Asbeter is trying to change that by processing asbestos cement so the asbestos fibres are destroyed and the mineral content can return as a circular raw material.
This is not the easy side of circular building materials. But it may be one of the most important.
Business Snapshot
| Field | Details |
| Main material focus | Asbestos cement |
| Founded | 2018 in the Netherlands |
| Best suited for | Hazardous-waste processors, public authorities, cement/concrete value chains, and circular-material investors |
| Waste connection | Asbestos cement roofing sheets, pipes, and insulation materials |
| Strongest product fit | Reactive calcium silicates and mineral raw materials for cement/concrete-related uses |
What the Company Actually Does
Asbeter developed the AC Minerals process to treat asbestos cement. The company describes the process as a way to destroy asbestos fibres and recover raw materials, including reactive calcium silicates.
The idea is that asbestos-cement waste should not simply occupy landfill space forever. If the hazardous fibres can be safely destroyed and the mineral fraction recovered, the material can become part of a circular raw-material stream.
This is much more complex than crushing bricks or reselling timber. It sits at the intersection of hazardous waste, deep tech, health protection, cement chemistry, regulation, and circular construction.
Why It Belongs on This List
Asbeter belongs here because circular construction cannot ignore hazardous legacy materials.
The built environment contains enormous amounts of old material. Some of it is easy to reuse. Some of it is difficult. Some of it is dangerous. A serious circular economy has to deal with the hard streams, too.
Asbeter’s work is relevant because it targets a waste stream that is usually excluded from cheerful circular-material conversations.
Business Reality Check
This is not a product a regular architect can specify tomorrow, like a cladding tile or reclaimed panel. Asbeter is a scale-up working toward industrial processing and licensing.
The buyer universe is also different. The relevant stakeholders are hazardous-waste companies, governments, environmental agencies, cement and concrete players, and investors in circular infrastructure.
Still, it belongs in this article because it expands the meaning of circular building materials beyond the easy cases.
Best Fit
Asbeter is best for industrial-scale circular waste treatment, public-sector asbestos strategies, and cement/concrete value chains looking for safer ways to recover mineral value from hazardous construction waste.
What These Dutch Startups Tell Us About Circular Building Materials
The most useful lesson from these companies is that construction debris is not one material stream.

- - - - -

Carry on the article about Asbeter and Dutch circular building-material startups, starting after its final sentence about construction debris not being one material stream.

▶ _RAW DATA_
- - - - -

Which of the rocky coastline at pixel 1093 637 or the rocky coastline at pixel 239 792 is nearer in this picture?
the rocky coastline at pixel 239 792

- - - - -

▶ _RESPONSE TO THIS EXERCISE_
It includes mineral waste, concrete, PVC, asbestos cement, timber, ceiling panels, façade products, gypsum, fixtures, and mixed leftovers from renovation and demolition. Each stream needs a different business model.
FRONT and Pretty Plastic turn specific waste streams into finished architectural products. Everox focuses on concrete, which is heavy, technical, and essential. New Horizon works upstream by harvesting value from buildings before demolition destroys them. Circq and Weever Circulair make recovered materials easier to buy and reuse. Asbeter tackles a hazardous legacy material that most circular stories avoid.
That variety is a strength. The circular building materials market will not be built by one miracle material. It will be built by many companies, solving very specific material problems.
What Buyers Should Check Before Using Circular Building Materials
Circular materials can be excellent, but buyers need to do more than admire the sustainability claim.
Before choosing a circular building product, ask:
- What exact waste stream is used?
- Is the product made from construction debris, industrial waste, post-consumer material, or recovered building components?
- Is the product tested for the intended use?
- Are fire, safety, structural, VOC, durability, and installation requirements documented?
- Is the material suitable for exterior, interior, structural, or decorative use?
- Is there enough supply for the project?
- Can the supplier provide certification, technical sheets, or environmental documentation?
- Does the product support reuse, recycling, or another end-of-life route after this project?
- What variation should the architect or contractor expect?
- Does using this product genuinely reduce virgin material demand, or is it mainly a branding feature?
The last question is uncomfortable, but it is necessary.
Circular construction should not become another marketing category where everything with a recycled percentage gets praised equally. Some products are high-value reuse. Some are downcycling. Some are transitional. Some are mainly symbolic. Good buyers need to know the difference.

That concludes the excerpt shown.